SmartThings - Damned if you, damned if you don’t.
This would be true if we (SmartThings) were the only group extending the capabilities of the platform, but as Alex alluded to, our open stance comes at a cost (and also produces great gains for SmartThings and it’s customers). We sometime see huge spikes based upon 3rd party code and apps. We are working to better monitor and sandbox these when unexpected results occur in addition to getting better reporting and troubleshooting tools for 3rd party devs so they can create even better solutions.
@slagle has the “state” issue fix been rolled out yet or still to come? I had to restart from scratch after getting a replacement hub just a few days ago and I don’t want to put Rule Machine back until that fix is in. Thanks
We did push a change today targeted directly at this issue.
Awesome thank you… Just caught up on all unread and noticed. Much appreciated.
Last question… Is a hub migration tool something that will come to fruition? If yes - when is it currently slated to be available?
Backup tool??? With implied restore.
Maybe I’m not understanding this correctly. But how does a tech company, using a proven technology (the cloud), not have stability and reliability as the absolute #1 priority from day one?
How can that ever not be the focus?
How do you ever even perform a simple task, let alone a platform update, without calling stability and reliability into question?

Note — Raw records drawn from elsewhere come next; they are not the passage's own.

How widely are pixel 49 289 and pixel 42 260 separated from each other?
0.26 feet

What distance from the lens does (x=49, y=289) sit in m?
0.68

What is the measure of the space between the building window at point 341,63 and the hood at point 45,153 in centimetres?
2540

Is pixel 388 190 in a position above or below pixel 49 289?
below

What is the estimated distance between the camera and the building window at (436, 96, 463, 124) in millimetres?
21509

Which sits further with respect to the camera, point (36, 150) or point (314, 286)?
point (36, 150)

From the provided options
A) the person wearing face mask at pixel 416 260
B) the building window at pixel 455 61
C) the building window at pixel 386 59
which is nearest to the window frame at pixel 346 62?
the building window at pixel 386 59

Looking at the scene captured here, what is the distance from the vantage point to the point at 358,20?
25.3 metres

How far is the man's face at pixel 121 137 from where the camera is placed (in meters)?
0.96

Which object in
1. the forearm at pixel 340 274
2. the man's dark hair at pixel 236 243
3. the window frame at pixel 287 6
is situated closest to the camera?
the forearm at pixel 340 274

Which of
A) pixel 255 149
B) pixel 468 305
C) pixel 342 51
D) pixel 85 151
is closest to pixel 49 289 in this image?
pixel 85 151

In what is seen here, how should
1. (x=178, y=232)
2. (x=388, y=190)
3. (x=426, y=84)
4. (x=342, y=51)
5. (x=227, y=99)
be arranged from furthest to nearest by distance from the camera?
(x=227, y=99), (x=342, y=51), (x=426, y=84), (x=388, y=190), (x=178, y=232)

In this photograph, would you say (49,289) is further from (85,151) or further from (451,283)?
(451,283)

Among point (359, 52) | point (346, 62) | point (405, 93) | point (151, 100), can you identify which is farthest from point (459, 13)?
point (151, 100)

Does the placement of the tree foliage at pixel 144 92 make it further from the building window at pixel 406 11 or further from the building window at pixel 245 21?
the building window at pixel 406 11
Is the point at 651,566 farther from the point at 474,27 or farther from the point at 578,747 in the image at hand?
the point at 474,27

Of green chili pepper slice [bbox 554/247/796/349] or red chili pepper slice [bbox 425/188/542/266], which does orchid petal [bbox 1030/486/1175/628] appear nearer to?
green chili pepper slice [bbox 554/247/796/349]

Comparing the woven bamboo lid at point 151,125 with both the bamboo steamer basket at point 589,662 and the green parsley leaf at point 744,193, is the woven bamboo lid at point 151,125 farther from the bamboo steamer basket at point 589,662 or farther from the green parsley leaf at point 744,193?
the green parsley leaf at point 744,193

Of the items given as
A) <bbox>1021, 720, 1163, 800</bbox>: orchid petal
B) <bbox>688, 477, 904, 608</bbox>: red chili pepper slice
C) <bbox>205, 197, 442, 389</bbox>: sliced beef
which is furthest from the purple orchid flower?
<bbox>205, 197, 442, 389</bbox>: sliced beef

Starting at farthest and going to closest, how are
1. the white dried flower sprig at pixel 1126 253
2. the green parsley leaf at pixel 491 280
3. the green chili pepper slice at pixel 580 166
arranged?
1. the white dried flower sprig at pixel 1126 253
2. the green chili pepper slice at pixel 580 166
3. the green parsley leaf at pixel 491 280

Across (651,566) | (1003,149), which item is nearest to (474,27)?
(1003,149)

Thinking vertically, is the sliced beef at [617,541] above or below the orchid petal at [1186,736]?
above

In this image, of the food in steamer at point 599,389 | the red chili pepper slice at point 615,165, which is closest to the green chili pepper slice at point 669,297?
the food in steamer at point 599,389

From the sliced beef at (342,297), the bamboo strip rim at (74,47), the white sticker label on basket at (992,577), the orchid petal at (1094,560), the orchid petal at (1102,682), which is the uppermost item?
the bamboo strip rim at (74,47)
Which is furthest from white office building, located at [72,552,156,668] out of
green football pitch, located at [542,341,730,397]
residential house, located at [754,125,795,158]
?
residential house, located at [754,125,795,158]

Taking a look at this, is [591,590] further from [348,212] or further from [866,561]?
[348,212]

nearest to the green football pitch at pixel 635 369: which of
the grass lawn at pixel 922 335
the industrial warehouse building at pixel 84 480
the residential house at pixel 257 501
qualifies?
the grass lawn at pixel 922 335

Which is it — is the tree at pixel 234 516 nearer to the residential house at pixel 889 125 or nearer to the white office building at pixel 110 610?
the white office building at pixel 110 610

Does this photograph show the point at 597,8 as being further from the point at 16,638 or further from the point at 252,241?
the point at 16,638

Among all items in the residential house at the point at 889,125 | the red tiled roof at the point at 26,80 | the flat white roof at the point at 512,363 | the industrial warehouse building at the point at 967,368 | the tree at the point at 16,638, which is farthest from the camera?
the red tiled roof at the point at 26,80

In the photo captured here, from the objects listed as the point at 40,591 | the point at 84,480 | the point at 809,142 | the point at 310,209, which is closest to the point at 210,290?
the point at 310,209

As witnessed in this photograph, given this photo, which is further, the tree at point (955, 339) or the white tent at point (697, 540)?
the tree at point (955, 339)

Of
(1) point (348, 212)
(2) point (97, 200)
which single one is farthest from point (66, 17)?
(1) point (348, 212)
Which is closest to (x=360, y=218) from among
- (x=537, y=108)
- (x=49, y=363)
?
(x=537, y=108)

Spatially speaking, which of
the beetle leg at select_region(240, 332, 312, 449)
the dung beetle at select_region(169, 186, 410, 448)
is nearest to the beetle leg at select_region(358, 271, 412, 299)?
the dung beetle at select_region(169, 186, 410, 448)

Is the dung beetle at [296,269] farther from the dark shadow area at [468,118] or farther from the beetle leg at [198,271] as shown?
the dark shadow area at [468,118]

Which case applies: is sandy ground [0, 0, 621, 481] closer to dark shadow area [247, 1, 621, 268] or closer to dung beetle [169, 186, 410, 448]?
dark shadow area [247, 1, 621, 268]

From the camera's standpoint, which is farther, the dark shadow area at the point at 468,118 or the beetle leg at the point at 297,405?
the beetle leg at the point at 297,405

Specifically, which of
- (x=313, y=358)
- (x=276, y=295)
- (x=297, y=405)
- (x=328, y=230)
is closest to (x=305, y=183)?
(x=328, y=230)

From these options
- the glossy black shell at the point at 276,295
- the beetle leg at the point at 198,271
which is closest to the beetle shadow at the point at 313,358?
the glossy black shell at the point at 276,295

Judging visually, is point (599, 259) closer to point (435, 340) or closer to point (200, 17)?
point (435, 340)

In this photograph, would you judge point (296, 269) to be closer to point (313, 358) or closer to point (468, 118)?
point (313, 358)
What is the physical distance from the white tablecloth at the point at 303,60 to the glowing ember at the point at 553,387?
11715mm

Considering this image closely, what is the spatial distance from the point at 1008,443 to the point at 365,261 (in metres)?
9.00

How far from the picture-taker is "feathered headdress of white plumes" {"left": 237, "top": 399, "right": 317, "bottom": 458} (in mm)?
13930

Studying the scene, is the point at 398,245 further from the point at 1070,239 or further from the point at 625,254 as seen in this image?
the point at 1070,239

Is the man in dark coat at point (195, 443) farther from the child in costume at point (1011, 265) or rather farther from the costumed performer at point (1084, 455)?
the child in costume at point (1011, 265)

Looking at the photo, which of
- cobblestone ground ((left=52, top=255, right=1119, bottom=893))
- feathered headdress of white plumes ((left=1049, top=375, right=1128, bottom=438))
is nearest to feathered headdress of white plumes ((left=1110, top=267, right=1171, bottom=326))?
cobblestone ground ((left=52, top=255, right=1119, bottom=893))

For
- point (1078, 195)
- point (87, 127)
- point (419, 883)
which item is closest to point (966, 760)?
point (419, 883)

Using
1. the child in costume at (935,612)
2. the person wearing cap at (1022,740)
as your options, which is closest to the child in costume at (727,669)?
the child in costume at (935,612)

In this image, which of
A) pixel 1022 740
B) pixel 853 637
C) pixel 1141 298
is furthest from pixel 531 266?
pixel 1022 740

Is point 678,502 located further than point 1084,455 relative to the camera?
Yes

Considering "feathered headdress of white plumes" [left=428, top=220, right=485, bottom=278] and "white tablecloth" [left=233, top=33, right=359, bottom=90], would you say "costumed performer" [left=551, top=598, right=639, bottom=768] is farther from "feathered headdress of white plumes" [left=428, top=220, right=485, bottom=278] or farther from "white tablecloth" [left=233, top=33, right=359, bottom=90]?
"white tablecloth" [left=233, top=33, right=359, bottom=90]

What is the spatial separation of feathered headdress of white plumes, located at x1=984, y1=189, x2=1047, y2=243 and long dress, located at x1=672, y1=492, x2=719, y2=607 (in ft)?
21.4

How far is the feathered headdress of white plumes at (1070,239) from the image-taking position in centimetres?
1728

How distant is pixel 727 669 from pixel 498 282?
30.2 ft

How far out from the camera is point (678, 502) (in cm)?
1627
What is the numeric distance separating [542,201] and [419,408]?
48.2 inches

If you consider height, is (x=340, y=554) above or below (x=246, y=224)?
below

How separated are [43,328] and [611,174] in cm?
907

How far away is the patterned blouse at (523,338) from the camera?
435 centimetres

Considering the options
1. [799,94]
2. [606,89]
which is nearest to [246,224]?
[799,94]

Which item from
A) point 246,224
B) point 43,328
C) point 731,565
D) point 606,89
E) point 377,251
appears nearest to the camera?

Please tell us there is a while new division in ST, and that it’s called “Quality Assurance”
The simple fact that we can have an open dialog with CEO of this company at a time like this speaks volumes of how much they care about their product/service. It will get better. It will get much better and probably sooner than we all think. This is new technology with functionality that’s a small fraction of what it used to cost. There’s going to be growing pains.
Thank you Alex and Tim. Keep at it
Honestly no one can guarantee that, just as no one can guarantee you won’t lose electricity. Let’s hope that things will be as @alex promised. WE have nothing to lose but a few more months of frustrating experience, HE can lose his company if cannot live up to his own promises.
Ben, please tell me you are not trying to point the finger at 3rd party devs. Your post almost makes it sound like you are trying to pass along blame when people are using the platform for the exact purpose it was intended for.
I think we already went down this route this week and it didn’t turn out so well.